==== The records ====
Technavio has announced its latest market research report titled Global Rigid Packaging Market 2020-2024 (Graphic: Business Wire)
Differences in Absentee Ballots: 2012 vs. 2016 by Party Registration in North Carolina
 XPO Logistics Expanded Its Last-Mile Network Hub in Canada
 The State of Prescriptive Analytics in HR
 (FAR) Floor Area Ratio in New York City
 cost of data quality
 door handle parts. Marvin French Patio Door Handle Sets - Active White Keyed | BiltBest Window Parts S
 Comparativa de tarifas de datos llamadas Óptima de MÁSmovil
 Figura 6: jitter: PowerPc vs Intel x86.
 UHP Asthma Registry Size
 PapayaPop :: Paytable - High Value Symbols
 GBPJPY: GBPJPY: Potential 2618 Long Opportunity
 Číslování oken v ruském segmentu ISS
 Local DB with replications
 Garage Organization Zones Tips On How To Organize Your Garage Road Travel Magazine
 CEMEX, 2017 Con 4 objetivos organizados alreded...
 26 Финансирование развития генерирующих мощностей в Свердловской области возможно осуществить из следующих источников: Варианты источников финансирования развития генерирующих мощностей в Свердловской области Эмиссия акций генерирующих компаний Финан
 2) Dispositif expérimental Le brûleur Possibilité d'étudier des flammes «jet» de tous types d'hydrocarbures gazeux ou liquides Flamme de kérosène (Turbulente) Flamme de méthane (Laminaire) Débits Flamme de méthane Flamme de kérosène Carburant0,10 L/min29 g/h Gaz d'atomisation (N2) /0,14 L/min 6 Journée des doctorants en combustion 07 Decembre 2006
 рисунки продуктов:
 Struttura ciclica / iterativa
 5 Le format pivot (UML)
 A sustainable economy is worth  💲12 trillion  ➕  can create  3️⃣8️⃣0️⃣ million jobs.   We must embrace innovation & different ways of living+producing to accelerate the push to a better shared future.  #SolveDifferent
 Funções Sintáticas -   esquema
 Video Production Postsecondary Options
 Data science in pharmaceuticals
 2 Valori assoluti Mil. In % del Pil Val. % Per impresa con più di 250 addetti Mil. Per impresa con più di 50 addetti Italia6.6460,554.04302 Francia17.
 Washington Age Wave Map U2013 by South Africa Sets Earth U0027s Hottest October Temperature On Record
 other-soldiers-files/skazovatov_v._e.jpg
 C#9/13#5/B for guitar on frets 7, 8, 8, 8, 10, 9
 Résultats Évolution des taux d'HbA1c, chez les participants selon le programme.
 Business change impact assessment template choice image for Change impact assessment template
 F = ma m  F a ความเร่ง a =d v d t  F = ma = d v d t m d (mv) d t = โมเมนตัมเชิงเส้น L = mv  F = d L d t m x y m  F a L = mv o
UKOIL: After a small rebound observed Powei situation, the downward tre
====
Task: Taking the entries above, please repeat each one exactly.

Solution:
Technavio has announced its latest market research report titled Global Rigid Packaging Market 2020-2024 (Graphic: Business Wire)
Differences in Absentee Ballots: 2012 vs. 2016 by Party Registration in North Carolina
 XPO Logistics Expanded Its Last-Mile Network Hub in Canada
 The State of Prescriptive Analytics in HR
 (FAR) Floor Area Ratio in New York City
 cost of data quality
 door handle parts. Marvin French Patio Door Handle Sets - Active White Keyed | BiltBest Window Parts S
 Comparativa de tarifas de datos llamadas Óptima de MÁSmovil
 Figura 6: jitter: PowerPc vs Intel x86.
 UHP Asthma Registry Size
 PapayaPop :: Paytable - High Value Symbols
 GBPJPY: GBPJPY: Potential 2618 Long Opportunity
 Číslování oken v ruském segmentu ISS
 Local DB with replications
 Garage Organization Zones Tips On How To Organize Your Garage Road Travel Magazine
 CEMEX, 2017 Con 4 objetivos organizados alreded...
 26 Финансирование развития генерирующих мощностей в Свердловской области возможно осуществить из следующих источников: Варианты источников финансирования развития генерирующих мощностей в Свердловской области Эмиссия акций генерирующих компаний Финан
 2) Dispositif expérimental Le brûleur Possibilité d'étudier des flammes «jet» de tous types d'hydrocarbures gazeux ou liquides Flamme de kérosène (Turbulente) Flamme de méthane (Laminaire) Débits Flamme de méthane Flamme de kérosène Carburant0,10 L/min29 g/h Gaz d'atomisation (N2) /0,14 L/min 6 Journée des doctorants en combustion 07 Decembre 2006
 рисунки продуктов:
 Struttura ciclica / iterativa
 5 Le format pivot (UML)
 A sustainable economy is worth  💲12 trillion  ➕  can create  3️⃣8️⃣0️⃣ million jobs.   We must embrace innovation & different ways of living+producing to accelerate the push to a better shared future.  #SolveDifferent
 Funções Sintáticas -   esquema
 Video Production Postsecondary Options
 Data science in pharmaceuticals
 2 Valori assoluti Mil. In % del Pil Val. % Per impresa con più di 250 addetti Mil. Per impresa con più di 50 addetti Italia6.6460,554.04302 Francia17.
 Washington Age Wave Map U2013 by South Africa Sets Earth U0027s Hottest October Temperature On Record
 other-soldiers-files/skazovatov_v._e.jpg
 C#9/13#5/B for guitar on frets 7, 8, 8, 8, 10, 9
 Résultats Évolution des taux d'HbA1c, chez les participants selon le programme.
 Business change impact assessment template choice image for Change impact assessment template
 F = ma m  F a ความเร่ง a =d v d t  F = ma = d v d t m d (mv) d t = โมเมนตัมเชิงเส้น L = mv  F = d L d t m x y m  F a L = mv o
UKOIL: After a small rebound observed Powei situation, the downward tre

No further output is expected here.